- [Task brief]: Only the text should be kept: print every entry below exactly and leave each image out.
[[ Exercise data open ]]
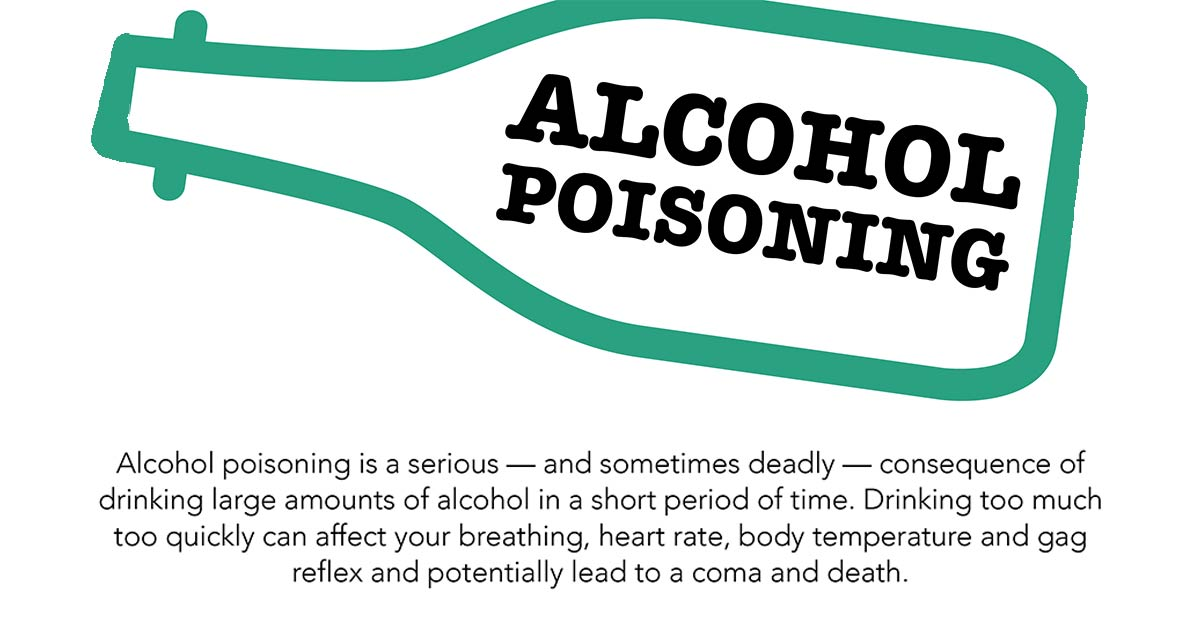Alcohol Poisoning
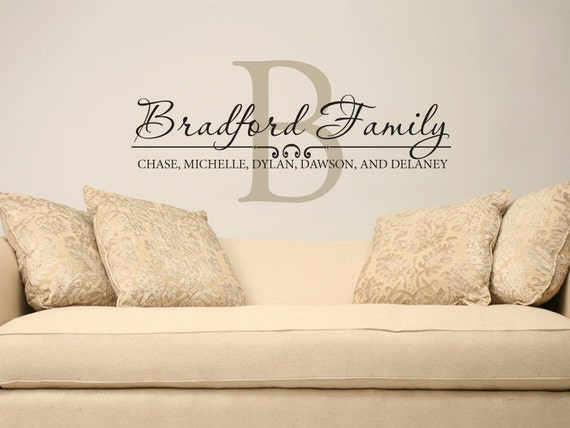 Wall decal name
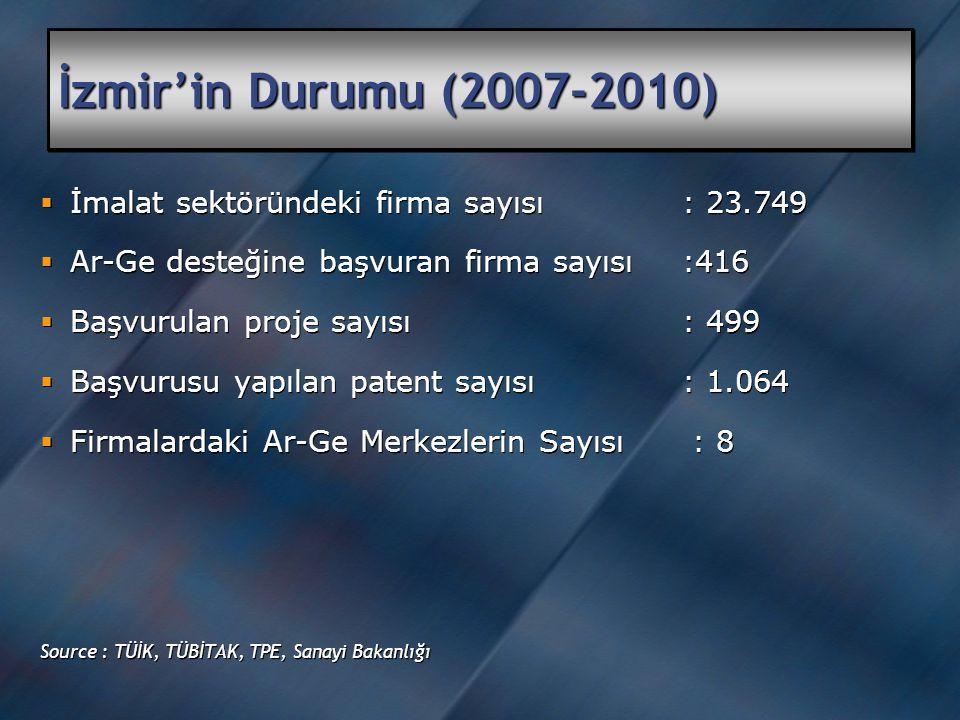 İzmir'in Durumu (2007-2010)   İmalat sektöründeki firma sayısı: 23.749   Ar-Ge desteğine başvuran firma sayısı:416   Başvurulan proje sayısı: 499   Başvurusu yapılan patent sayısı: 1.064   Firmalardaki Ar-Ge Merkezlerin Sayısı : 8 Source : TÜİK, TÜBİTAK, TPE, Sanayi Bakanlığı   İmalat sektöründeki firma sayısı: 23.749   Ar-Ge desteğine başvuran firma sayısı:416   Başvurulan proje sayısı: 499   Başvurusu yapılan patent sayısı: 1.064   Firmalardaki Ar-Ge Merkezlerin Sayısı : 8 Source : TÜİK, TÜBİTAK, TPE, Sanayi Bakanlığı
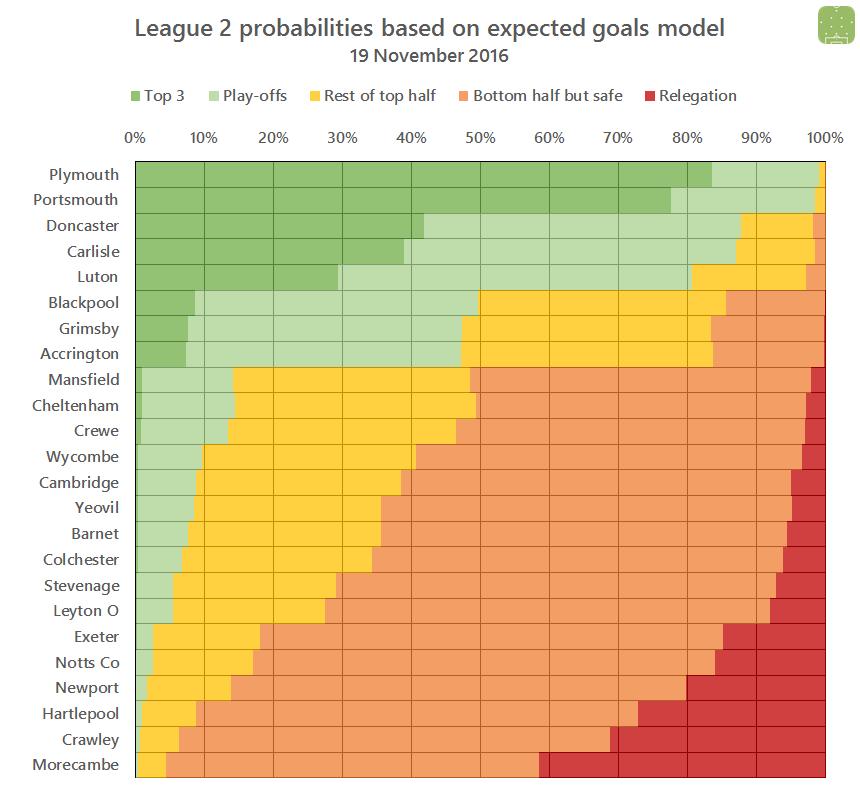2016-11-19-l2-probabilities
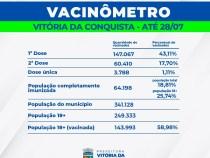 SMS vacina apenas 2ª dose nesta sexta, 30 e aguarda reposição para a continuar a 1ª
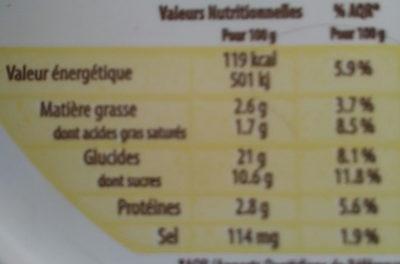 Flan bio - Nutrition facts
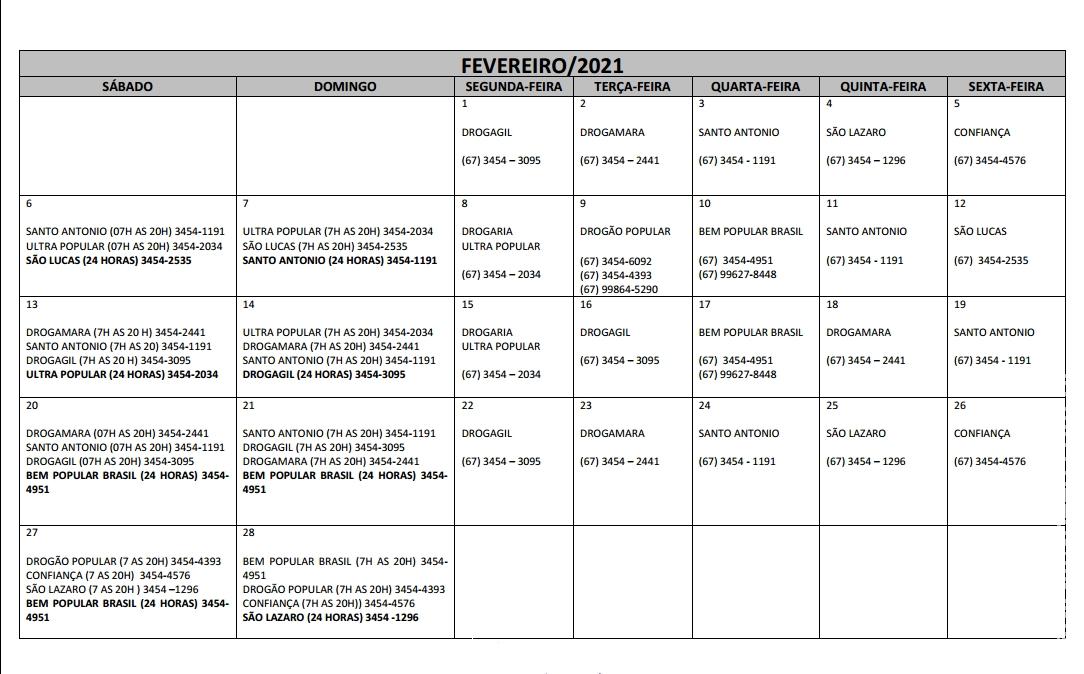 Plantões das Farmácias e Drogarias para o Mês de Fevereiro/2021 em Maracaju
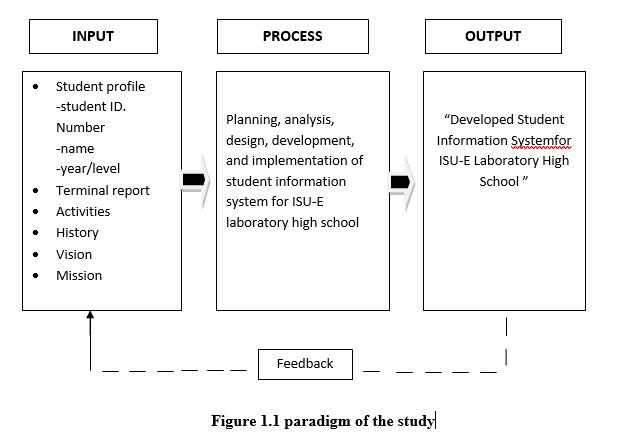 Paradigm Of the Study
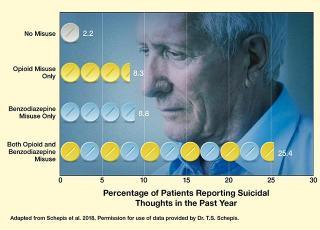 美国中老年人的毒品使用率及其不良后果均在增加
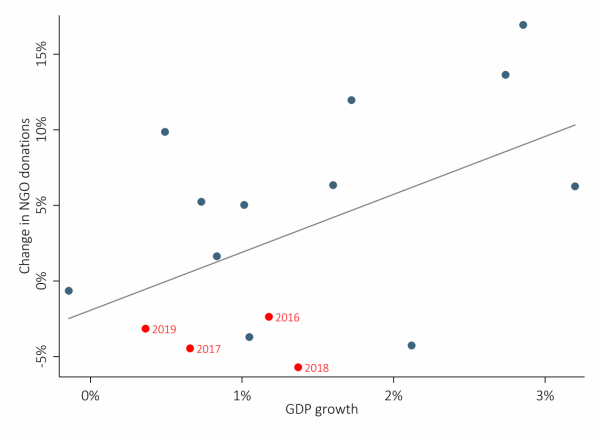 Figure 4: Relationship between change in donations and economic growth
[[ Exercise data closed ]]
- [Response area]:
Alcohol Poisoning
 Wall decal name
 İzmir'in Durumu (2007-2010)   İmalat sektöründeki firma sayısı: 23.749   Ar-Ge desteğine başvuran firma sayısı:416   Başvurulan proje sayısı: 499   Başvurusu yapılan patent sayısı: 1.064   Firmalardaki Ar-Ge Merkezlerin Sayısı : 8 Source : TÜİK, TÜBİTAK, TPE, Sanayi Bakanlığı   İmalat sektöründeki firma sayısı: 23.749   Ar-Ge desteğine başvuran firma sayısı:416   Başvurulan proje sayısı: 499   Başvurusu yapılan patent sayısı: 1.064   Firmalardaki Ar-Ge Merkezlerin Sayısı : 8 Source : TÜİK, TÜBİTAK, TPE, Sanayi Bakanlığı
2016-11-19-l2-probabilities
 SMS vacina apenas 2ª dose nesta sexta, 30 e aguarda reposição para a continuar a 1ª
 Flan bio - Nutrition facts
 Plantões das Farmácias e Drogarias para o Mês de Fevereiro/2021 em Maracaju
 Paradigm Of the Study
 美国中老年人的毒品使用率及其不良后果均在增加
 Figure 4: Relationship between change in donations and economic growth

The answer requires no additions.